::: MATERIAL FOR THE TASK :::

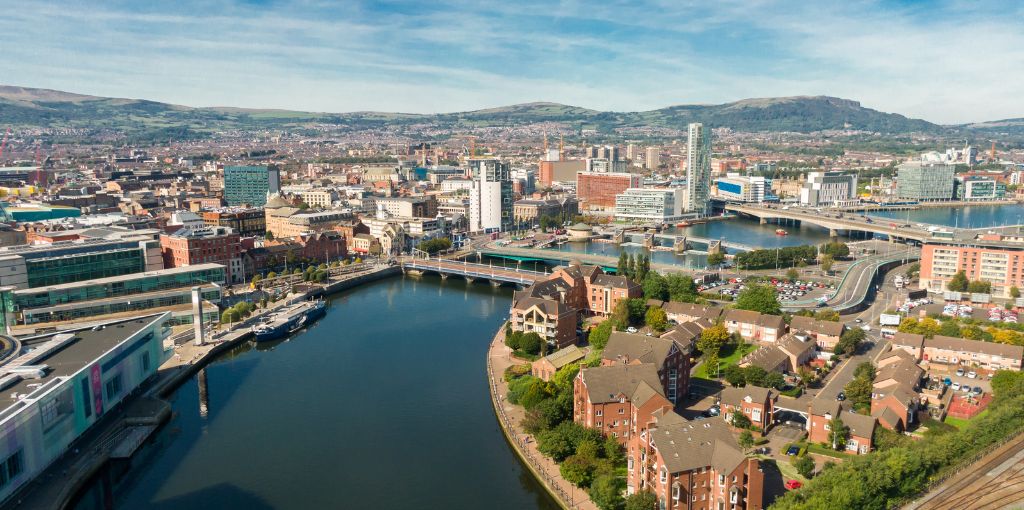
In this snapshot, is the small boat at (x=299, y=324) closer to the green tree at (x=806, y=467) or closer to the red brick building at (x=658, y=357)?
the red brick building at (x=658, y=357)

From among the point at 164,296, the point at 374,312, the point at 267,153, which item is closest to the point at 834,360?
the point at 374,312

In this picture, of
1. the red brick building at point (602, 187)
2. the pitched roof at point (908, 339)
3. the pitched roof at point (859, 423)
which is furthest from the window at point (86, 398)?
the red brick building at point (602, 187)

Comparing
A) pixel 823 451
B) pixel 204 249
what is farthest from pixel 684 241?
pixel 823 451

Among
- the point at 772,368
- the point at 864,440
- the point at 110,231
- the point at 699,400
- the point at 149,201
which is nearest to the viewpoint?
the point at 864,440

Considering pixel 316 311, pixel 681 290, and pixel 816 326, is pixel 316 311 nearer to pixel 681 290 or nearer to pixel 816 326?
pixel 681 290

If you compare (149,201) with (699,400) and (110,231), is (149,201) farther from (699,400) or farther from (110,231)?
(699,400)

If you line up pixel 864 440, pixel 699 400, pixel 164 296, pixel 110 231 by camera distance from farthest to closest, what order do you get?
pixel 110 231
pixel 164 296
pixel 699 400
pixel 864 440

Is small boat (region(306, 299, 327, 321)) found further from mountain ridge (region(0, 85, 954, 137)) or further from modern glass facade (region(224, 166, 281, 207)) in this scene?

:::
::: MATERIAL FOR THE TASK :::

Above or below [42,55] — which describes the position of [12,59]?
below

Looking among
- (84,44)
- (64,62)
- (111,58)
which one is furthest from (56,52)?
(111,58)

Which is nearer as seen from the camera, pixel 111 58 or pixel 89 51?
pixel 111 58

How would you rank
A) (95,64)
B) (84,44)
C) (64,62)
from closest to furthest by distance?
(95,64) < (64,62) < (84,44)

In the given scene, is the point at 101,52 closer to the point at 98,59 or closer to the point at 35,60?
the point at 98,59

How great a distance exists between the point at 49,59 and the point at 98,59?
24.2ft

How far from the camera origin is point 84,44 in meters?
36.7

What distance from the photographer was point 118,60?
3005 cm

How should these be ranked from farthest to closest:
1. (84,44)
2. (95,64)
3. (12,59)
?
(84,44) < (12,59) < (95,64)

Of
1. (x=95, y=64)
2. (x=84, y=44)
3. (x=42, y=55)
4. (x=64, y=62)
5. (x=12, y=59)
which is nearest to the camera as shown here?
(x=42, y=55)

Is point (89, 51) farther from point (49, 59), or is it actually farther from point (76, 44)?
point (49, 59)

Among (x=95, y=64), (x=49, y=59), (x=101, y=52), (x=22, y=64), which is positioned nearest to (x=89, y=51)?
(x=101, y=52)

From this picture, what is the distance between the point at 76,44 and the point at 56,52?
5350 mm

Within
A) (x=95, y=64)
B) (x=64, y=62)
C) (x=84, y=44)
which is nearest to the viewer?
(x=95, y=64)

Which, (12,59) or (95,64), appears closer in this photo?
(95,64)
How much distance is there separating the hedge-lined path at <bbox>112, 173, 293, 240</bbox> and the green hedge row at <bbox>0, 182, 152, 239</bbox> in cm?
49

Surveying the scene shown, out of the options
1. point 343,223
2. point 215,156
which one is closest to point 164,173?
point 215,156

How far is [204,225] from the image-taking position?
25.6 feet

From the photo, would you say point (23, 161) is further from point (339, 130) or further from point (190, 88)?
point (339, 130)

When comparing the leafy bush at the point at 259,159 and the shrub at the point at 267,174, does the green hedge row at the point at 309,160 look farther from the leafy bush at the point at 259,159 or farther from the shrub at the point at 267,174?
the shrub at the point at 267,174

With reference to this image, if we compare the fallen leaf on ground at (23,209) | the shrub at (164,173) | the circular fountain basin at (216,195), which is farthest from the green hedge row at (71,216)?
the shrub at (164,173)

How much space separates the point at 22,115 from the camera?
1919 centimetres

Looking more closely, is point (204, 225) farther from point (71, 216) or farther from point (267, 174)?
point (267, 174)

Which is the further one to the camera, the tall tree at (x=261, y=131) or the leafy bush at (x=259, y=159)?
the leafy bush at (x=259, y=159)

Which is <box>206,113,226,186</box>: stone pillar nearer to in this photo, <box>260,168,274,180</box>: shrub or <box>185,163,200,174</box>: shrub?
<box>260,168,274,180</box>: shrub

:::
::: MATERIAL FOR THE TASK :::

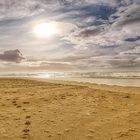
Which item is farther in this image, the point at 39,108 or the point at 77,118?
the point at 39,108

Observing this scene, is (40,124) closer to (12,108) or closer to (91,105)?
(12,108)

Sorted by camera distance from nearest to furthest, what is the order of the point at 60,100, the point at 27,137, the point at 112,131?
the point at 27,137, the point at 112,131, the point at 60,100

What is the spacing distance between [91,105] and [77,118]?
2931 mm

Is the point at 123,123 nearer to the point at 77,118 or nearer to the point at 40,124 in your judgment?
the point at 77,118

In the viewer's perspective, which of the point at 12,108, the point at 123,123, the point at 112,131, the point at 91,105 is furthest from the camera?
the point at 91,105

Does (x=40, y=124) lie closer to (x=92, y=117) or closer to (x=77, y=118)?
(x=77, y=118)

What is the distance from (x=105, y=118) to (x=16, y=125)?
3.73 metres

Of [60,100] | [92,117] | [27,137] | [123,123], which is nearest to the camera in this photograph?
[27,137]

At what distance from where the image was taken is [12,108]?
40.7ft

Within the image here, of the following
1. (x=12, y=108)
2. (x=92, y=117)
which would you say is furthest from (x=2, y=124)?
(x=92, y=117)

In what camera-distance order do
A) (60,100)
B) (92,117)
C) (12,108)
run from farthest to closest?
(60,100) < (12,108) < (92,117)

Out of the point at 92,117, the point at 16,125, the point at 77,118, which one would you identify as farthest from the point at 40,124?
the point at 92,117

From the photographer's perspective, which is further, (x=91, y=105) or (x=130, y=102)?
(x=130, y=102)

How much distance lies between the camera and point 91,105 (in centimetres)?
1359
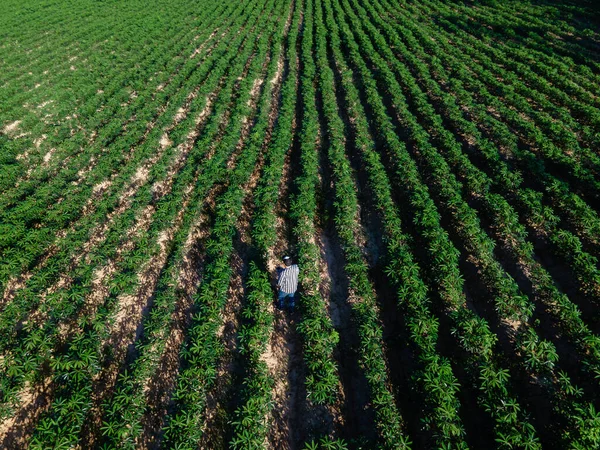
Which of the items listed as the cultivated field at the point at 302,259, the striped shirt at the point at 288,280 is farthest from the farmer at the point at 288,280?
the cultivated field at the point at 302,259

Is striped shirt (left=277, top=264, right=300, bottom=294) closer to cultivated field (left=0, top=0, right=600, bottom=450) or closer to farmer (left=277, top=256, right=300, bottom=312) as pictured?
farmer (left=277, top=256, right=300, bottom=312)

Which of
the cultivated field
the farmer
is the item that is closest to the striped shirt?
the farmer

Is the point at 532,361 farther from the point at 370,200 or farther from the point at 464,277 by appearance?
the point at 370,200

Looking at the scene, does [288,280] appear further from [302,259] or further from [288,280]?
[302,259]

:::

WHAT YOU NEED TO DO:
Return every line of the records above that contains the word "roof", matching case exactly.

WRITTEN RESPONSE:
2. the pitched roof at point (908, 339)
3. the pitched roof at point (859, 423)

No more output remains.